Misty wants your affection (um, not that kind). Plus, one St. Louis man teaches us how to come back from vacation alive, while another reveals our dishonesty.

Seems like a lot of authors have turned up in Chesterfield of late. But how many have dined with Princess Grace in Monte Carlo, sparred with actor Steve McQueen in Los Angeles and been booted from Thailand after appearing on Bangkok billboards?

Far's we know (and we couldn't check all the facts), one: Earnest Hart Jr., author of How to Vacation and Travel Safely...and Come Back Alive, Unreal's nominee for best book title of 2006 (and available on Amazon.com).

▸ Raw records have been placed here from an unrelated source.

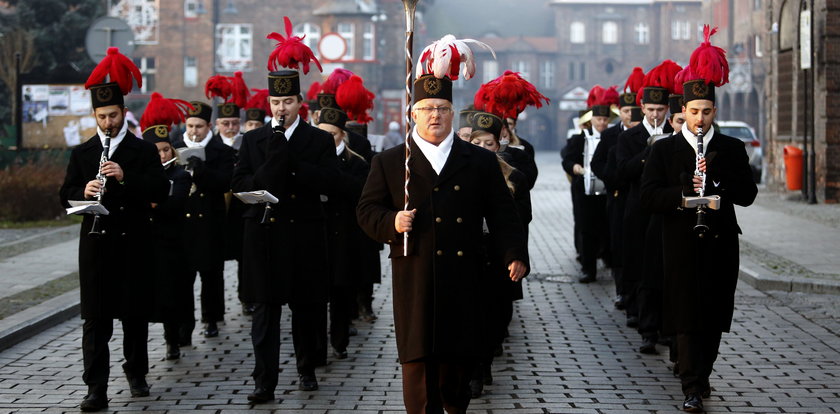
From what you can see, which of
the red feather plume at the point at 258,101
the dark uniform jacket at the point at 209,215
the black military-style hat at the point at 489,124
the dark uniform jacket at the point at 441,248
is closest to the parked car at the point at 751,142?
the red feather plume at the point at 258,101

The 51-year-old Hart says he was the first African-American champion in kickboxing and one of the first black stars of the sport to compete on television back in the 1970s. Today he teaches martial arts to the young men and women, especially the latter, of Ladue and Wildwood who're preparing for life (in college) beyond the sticks.

Earnest Hart Jr.
Earnest Hart Jr.

Unreal: You dined with Princess Grace in Monte Carlo?

Earnest Hart Jr.: Princess Caroline was getting married, so they brought me over there to do entertainment. It was at a restaurant overlooking the Mediterranean Sea.

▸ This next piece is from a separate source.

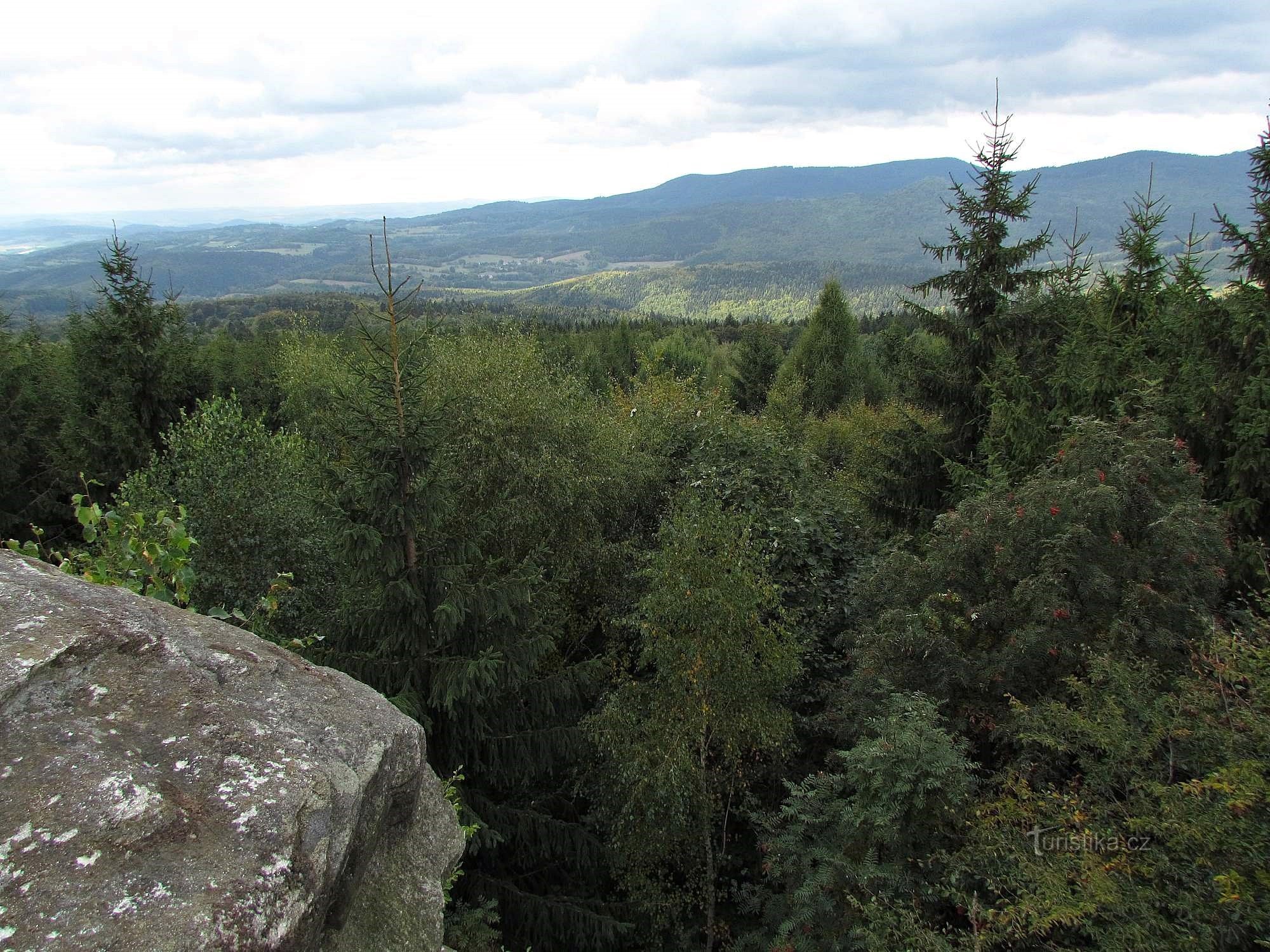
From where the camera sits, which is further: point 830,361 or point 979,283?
point 830,361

What do Ladue girls need to know about coming back alive?

We're dealing with a lot of awareness skills at first, because in the environment they grow up in, they're not thinking of those kinds of things.

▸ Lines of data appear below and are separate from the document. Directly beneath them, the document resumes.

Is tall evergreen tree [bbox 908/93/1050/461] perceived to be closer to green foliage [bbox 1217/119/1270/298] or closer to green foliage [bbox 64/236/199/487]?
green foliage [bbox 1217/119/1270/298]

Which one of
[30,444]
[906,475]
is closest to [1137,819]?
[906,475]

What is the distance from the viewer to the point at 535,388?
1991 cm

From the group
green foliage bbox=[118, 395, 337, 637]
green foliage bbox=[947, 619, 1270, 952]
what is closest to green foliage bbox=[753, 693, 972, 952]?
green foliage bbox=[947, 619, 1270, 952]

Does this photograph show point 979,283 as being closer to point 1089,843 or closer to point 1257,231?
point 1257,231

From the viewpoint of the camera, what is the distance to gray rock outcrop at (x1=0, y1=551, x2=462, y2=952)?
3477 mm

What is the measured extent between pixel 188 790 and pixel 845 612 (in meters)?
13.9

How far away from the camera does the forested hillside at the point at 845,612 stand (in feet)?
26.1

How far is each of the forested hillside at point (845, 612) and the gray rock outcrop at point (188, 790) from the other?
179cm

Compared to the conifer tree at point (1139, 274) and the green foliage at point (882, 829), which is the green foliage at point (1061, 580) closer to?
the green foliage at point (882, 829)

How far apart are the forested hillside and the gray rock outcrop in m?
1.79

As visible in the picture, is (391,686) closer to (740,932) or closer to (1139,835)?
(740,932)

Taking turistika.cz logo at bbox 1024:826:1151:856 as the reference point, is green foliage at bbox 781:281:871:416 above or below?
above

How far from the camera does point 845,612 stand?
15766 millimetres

One night in Bangkok changed your life, according to this press release....

Yes. I got a rude awakening. They held me hostage, changed my way of living.

They say one night in Bangkok makes a hard man humble. Was it a woman that held you hostage?

Oh, no. I went over there to be a guest for some fights. I wasn't supposed to fight, because I had a contract with American television. When I said I wasn't going to fight, the guys with guns came over. They took my visa, passport. And they said, "You better not win the fight or else you're gonna be in prison." They said Thai jails make American jails look like Girl Scout camp.

And almost 30 years later you're writing a book about it?

Right. I got attacked when I went back to my van. Then, when I finally got back to the hotel, the promoters told me they had no money to pay me. I went out visiting temples. [My driver] didn't tell me there was martial law; all of a sudden he just puts me off at an opium den-slash-prostitution house and tells me he'll pick me up in the morning. When I got back to the hotel, the promoters were there to pay me, but they started deducting money for my hotel and my expenses.

How much did they deduct for the prostitution?

Ah, no no. I just stayed in the prostitution house. My wife will kill me: You'll get me killed if you put that I did!